What you should do
Convert the lines running from the one containing "What is the spatial" through the end of the items into a numbered list, both ends included. Leave out blank lines.

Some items
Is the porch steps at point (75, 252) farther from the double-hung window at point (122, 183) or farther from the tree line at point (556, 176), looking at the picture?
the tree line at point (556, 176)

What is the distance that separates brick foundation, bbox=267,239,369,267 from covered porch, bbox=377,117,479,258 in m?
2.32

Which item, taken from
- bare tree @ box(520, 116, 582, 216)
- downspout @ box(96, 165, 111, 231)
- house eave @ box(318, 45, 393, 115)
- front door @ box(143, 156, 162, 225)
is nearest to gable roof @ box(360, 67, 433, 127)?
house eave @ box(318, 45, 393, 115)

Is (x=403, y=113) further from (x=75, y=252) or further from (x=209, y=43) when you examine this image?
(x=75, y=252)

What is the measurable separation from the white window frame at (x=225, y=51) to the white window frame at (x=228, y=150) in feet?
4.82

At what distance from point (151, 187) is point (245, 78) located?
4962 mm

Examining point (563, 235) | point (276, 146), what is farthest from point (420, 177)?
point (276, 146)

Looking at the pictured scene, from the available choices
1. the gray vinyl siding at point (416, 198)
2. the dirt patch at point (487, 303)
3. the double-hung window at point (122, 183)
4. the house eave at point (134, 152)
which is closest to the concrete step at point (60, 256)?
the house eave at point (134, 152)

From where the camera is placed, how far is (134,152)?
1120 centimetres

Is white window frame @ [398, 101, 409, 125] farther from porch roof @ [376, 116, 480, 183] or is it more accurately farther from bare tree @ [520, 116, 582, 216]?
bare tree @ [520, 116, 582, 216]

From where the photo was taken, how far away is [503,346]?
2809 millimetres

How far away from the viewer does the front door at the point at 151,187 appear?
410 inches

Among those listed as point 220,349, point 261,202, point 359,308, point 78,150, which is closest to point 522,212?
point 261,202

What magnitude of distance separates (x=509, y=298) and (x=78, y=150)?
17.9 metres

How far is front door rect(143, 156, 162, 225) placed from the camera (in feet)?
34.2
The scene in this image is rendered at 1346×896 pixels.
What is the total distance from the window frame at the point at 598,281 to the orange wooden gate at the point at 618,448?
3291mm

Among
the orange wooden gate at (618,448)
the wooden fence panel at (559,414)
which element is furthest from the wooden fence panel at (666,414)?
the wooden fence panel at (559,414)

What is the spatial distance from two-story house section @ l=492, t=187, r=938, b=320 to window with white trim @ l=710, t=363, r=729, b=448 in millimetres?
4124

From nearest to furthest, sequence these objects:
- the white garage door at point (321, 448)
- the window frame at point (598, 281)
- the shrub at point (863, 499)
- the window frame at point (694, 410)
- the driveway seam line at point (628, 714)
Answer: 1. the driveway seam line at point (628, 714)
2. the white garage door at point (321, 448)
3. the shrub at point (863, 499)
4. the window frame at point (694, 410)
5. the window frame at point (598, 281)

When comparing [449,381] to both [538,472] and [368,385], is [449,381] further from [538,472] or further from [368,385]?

Task answer
1. What is the spatial distance from two-story house section @ l=492, t=187, r=938, b=320 to window with white trim @ l=710, t=363, r=729, b=448 in millimetres?
2. 4124
3. From nearest to furthest, sequence these objects:
4. - the white garage door at point (321, 448)
5. - the window frame at point (598, 281)
6. - the shrub at point (863, 499)
7. - the window frame at point (694, 410)
8. - the driveway seam line at point (628, 714)
9. Answer: 1. the driveway seam line at point (628, 714)
10. 2. the white garage door at point (321, 448)
11. 3. the shrub at point (863, 499)
12. 4. the window frame at point (694, 410)
13. 5. the window frame at point (598, 281)
14. When comparing [449,381] to both [538,472] and [368,385], is [449,381] further from [538,472] or further from [368,385]?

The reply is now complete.